Pernyataan ini mendobrak keyakinan strukturalis yang teramat merindukan “kehadiran” yang melekat dalam ujaran. Ujaran memang lekat dengan keberadaan seorang penutur, tetapi makna dari kata-kata yang diujarkan tidak bisa dianggap sebagai satu kebenaran tunggal yang dapat dipahami secara utuh dan selamanya. Sementara tulisan memungkinkan seorang untuk menengok ulang apa yang telah ia pahami baik untuk lebih memahami atau untuk mengkoreksi pemahaman sebelumnya yang mungkin keliru.
Bila kita kaitkan dengan fenomena globalisme saat ini, “kehadiran” lebih banyak diwakili oleh tulisan. Seorang pengarang misalnya hadirnya diwakili oleh karya-karya novelnya yang menghadirkan dirinya pada dunia dengan cerita-cerita yang menakjubkan.
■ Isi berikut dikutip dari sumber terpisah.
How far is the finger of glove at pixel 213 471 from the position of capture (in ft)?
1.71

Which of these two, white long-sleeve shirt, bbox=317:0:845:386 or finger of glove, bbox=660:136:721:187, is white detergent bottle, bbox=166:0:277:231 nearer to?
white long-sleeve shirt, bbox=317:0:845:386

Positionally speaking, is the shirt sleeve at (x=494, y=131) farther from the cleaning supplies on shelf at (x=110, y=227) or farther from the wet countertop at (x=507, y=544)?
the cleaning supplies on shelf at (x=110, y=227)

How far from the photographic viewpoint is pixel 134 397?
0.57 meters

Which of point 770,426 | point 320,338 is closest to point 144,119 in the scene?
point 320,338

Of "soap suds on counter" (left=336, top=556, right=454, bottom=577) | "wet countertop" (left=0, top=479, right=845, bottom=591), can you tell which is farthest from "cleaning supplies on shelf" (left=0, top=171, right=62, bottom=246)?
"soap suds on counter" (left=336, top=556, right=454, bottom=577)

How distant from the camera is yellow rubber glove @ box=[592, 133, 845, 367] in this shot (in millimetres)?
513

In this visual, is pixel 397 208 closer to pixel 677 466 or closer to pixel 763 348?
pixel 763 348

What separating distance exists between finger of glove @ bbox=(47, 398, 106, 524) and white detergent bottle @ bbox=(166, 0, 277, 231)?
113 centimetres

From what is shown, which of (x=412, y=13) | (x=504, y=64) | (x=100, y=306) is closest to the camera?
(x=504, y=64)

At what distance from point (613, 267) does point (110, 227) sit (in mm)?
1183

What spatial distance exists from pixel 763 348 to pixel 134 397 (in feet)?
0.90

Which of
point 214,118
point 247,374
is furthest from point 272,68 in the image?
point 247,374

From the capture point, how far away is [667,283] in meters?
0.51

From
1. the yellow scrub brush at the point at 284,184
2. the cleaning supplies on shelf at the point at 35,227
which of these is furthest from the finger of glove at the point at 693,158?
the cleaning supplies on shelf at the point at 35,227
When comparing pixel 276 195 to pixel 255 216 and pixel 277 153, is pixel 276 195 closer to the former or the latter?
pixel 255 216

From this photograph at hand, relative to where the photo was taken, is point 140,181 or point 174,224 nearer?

Demikian juga media, terutama cetak, yang menegaskan hadirnya dengan menyajikan berita dan tulisan bermutu bagi pembacanya, yang kemudian menjadikannya dikenal dan dipercaya oleh masyarakat melalui “kehadiran tulisan.” Kelas filsafat kita pun banyak “dihadirkan” melalui tulisan berupa komentar atau karya-karya kecil di blogger yang “hadir” utuh tanpa batas ruang dan waktu.

Penutup
Kemapanan strukturalis ternyata tidak bisa dikatakan “mapan.” Meskipun tidak berarti bahwa alat struktural yang telah diformulasikan para pionirnya tidak lagi berguna. Bukan demikian, Derrida berangkat dari strukturalisme dan menggunakan fondasi-fondasinya untuk mempertanyakan struktur itu sendiri. Ia sendiri menegaskan bahwa dirinya juga layak untuk didobrak kembali menjadimata rantai pendobrakan sebagaimana mata-rantai makna yang berpindah dari satu penanda ke penanda yang lain.
Tulisan ini hanyalah sekelumit gagasan Derrida mengenai bahasa yang sementara ini dapat terekam. Butuh pengkaji yang lebih cerdas dan lebih banyak lagi untuk menguraikan pemikiran-pemikiran Derrida dan meletakan aplikasinya pada kajian-kajian di berbagai bidang kehidupan.

Daftar Pustaka

Agger, Ben. 2007. Teori Sosial Kritis: Kritik, Penerapan dan Implikasinya (Nurhadi.penerjemah). Yogyakarta: Kreasi Wacana.
Ahimsa-Putra, Sri Heddy. 2006. Strukturalisme Levi-Strauss. Yogyakarta: Keppel Press
Alwasilah, Chaedar. 2009. Filsafat Bahasa dan Pendidikan. Bandung: PT Remaja Rosdakarya.
Hart, Kevin. 2005. Jacques Derrida. Dalam Beilharz, Peter (Editor) Teori-Teori Sosial: Observasi Kritis terhadap Para Filusuf Termuka (Sigit Jatmiko-Penerjemah). Yogyakarta: Pustaka Pelajar.
Hidayat, Asep Ahmad. 2006. Filsafat Bahasa: Mengungkap Hakikat Bahasa, Makna dan Tanda. Bandung: PT Remaja Rosdakarya.
Kaelan, M.S. 2009. Filsafat Bahasa: Semiotika & Hermeneutika. Yogyakarta: Paradigma.
Sarup, Madan. 2008. Postrukturalisme & Posmodernisme (Medhy Aginta Hidayat-penerjemah). Yogyakarta: Jalasutra.